Klassentreffen sind spannend und oft ein Wetteifern, wer es in Beruf und Familie am weitesten gebracht hat. Der gleichnamige Film blickt auf Menschen, die ihr Glück gefunden haben oder mit vertanen Chancen hadern.
In Zusammenarbeit mit filmdienst.de und der Katholischen Filmkommission gibt die KNA Tipps zu besonderen TV-Filmen:
Gesa (Annette Frier) und ihr Mann Thorsten (Oliver Wnuk) sind aufgeregt. Die beiden haben ein Treffen ihrer Abiturklasse organisiert. Nach 25 Jahren sehen sich die einstigen Mitschüler meist das erste Mal wieder. Nicht alle sind gekommen, nicht alle wurden eingeladen. Völlig überraschend steht zum Beispiel Sven (Fabian Hinrichs) im Saal, der Stinkstiefel, der damals alle mobbte und heute sein Geld als Anwalt in Los Angeles macht.
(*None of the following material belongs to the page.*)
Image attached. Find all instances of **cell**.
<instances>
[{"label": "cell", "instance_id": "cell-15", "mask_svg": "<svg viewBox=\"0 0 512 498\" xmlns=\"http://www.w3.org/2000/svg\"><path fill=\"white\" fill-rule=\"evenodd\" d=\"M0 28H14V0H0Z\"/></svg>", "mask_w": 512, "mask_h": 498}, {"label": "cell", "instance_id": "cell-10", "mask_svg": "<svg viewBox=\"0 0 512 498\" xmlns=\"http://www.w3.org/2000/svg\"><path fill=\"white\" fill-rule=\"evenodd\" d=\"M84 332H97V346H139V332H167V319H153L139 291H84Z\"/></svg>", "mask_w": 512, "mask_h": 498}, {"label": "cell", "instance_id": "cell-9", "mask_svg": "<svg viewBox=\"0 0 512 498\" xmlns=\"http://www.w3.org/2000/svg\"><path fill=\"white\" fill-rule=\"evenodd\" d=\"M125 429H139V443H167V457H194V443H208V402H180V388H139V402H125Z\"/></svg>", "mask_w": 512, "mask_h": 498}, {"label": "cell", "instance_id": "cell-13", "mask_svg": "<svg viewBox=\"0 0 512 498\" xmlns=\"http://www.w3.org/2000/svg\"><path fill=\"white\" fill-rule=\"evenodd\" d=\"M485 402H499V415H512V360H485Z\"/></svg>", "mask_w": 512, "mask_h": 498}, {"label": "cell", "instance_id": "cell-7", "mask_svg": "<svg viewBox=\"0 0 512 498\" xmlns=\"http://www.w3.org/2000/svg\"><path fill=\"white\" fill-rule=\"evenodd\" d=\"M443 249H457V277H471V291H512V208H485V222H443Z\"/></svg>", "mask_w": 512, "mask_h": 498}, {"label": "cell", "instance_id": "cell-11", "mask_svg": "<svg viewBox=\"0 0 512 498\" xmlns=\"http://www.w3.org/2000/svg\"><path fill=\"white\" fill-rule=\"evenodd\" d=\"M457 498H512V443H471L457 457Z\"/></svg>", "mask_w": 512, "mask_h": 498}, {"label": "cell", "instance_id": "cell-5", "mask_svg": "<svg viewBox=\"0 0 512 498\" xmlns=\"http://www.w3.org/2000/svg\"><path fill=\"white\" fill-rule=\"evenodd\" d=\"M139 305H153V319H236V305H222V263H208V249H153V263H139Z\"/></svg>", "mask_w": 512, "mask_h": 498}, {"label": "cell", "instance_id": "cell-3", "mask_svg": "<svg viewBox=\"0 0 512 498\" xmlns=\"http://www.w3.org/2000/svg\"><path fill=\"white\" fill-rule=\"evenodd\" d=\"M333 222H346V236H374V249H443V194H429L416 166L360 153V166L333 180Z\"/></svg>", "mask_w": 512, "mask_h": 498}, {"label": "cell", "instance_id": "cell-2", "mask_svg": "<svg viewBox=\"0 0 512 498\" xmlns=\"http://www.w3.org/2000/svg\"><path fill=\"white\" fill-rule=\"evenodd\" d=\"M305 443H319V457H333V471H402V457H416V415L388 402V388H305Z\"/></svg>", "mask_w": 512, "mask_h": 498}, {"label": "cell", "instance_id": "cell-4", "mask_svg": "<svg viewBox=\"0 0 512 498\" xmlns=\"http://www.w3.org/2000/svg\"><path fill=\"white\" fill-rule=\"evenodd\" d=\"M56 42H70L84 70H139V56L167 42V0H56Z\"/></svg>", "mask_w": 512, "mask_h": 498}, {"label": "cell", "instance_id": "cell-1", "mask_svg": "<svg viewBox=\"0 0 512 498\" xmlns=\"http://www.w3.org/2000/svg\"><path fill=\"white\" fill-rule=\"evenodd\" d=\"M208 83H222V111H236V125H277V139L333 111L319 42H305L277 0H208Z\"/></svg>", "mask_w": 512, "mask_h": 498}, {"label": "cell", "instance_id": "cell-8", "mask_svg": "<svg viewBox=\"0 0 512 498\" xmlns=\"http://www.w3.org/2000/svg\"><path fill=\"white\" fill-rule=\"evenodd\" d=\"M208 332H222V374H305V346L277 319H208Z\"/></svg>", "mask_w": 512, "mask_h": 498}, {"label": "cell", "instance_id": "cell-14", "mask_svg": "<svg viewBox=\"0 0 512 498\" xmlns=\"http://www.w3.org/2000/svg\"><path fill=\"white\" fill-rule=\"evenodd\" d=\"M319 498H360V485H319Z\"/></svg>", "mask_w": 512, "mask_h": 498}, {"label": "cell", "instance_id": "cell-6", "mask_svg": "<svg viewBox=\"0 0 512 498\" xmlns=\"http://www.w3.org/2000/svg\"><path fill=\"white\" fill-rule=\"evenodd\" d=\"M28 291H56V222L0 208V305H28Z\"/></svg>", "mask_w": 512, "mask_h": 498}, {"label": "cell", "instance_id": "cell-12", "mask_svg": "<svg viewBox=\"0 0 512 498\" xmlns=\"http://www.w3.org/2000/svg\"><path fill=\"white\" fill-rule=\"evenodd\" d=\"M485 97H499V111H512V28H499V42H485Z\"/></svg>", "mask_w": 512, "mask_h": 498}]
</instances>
Die ersten Fragen gelten oft dem Familienstand und Kindern. Oberflächliche Gespräche beginnen, doch bald wächst die Neugier, alte Geheimnisse – etwa einen Seitensprung während der Abifeier – aufzuklären. Der Ensemblefilm “Klassentreffen” von Jan Georg Schütte aus dem Jahr 2019 illustriert die Gespräche des Abends.
Haben die anderen ihre Träume – beruflich wie privat – verwirklichen können, wie stehen sie heute da im Leben? So eine unausgesprochene Bilanz beim Wiedersehen mit einstigen Freunden und Mitschülern ist im Fernsehen nicht neu. Meist werden Klassentreffen fiktional zum komödiantischen oder zynischen Schlagabtausch, bei dem Erinnerungen beschworen oder alte Rechnungen beglichen werden und es dem einstigen Störenfried heimgezahlt wird.
Der Ansatz und die realistische Herangehensweise von Schütte sticht aus der Fülle der Produktionen heraus: Er hat nur die 17 Charaktere festgelegt, ihnen aber keinen vorgegebenen Text gegeben. Gedreht wurde die TV-Improvisation in einem Rutsch, mit 24 Kameras in fünf Räumen gleichzeitig und in Echtzeit.
Das Wiederherantasten, das Abscannen der früheren Mitschüler und die mal überschwänglichen, mal zaghaften Begrüßungen werden viele Zuschauer von eigenen Jahrgangstreffen kennen. Bei “Klassentreffen” werden Geständnisse um unerfüllte Liebe und Minderwertigkeitskomplexe gemacht. Sven entschuldigt sich bei seinen einstigen Mitschülern, und tritt gleich wieder ins Fettnäpfchen, als er sein früheres Fehlverhalten mit einer mitgebrachten protzigen Torte wiedergutmachen will. Natürlich kann man auf ihr ein blitzendes Feuerwerk zünden.
Wie die meisten der einstigen Abiturienten hat auch er sich kaum verändert. Alte Minderwertigkeitskomplexe sind geblieben wie der von Ali Nasser (Kida Khodr Ramadan), dem einzigen türkischstämmigen Mitschüler. Andere haben sich in ihren Lebenslügen eingerichtet, haben zum Beispiel Familie, obwohl sie schon damals ahnten, dass sie schwul sind. Oder sie können nicht mit der Vergangenheit abschließen – sei es eine verhauene Prüfung oder einer unerfüllten Liebe. Und plötzlich hängt auch ein großer Skandal in der Luft. Sollte Thorsten wirklich seit Jahrzehnten mit einer einstigen Mitschülerin eine Affäre samt Kindern haben, von der seine Frau nichts ahnt?
Die Besetzungsliste des Ensemblefilms liest sich wie ein Who is Who des deutschen Schauspiels: Charly Hübner, Anja Kling, Jeanette Hain, Nina Kunzendorf, Elena Uhlig, Anna Schudt und Christian Kahrmann standen vor der Kamera. Sie alle tragen das Drama um Menschen, die nie aus ihrer Haut konnten und es auch jetzt nicht können. Die alten Verhaltensweisen sind verfestigt, und die einstigen Verletzungen haben sie geprägt, auch wenn sich das kaum einer eingestehen will.
Der Film bleibt bis zum Ende dem realistischen Ansatz treu, er hat beinahe naturalistische Züge. Ein wenig mehr Pepp und Schliff hätte den improvisierten Dialogen gut getan. Die Nüchternheit ist vielleicht auch der Arbeitsweise von Regisseur Schütte geschuldet, der den im ernsten Fach erprobten Schauspielern nur die Ausgangssituation vorgab.
Das 130 Stunden umfassende Filmmaterial wurde auf 90 Minuten Spielfilmlänge zusammengeschnitten.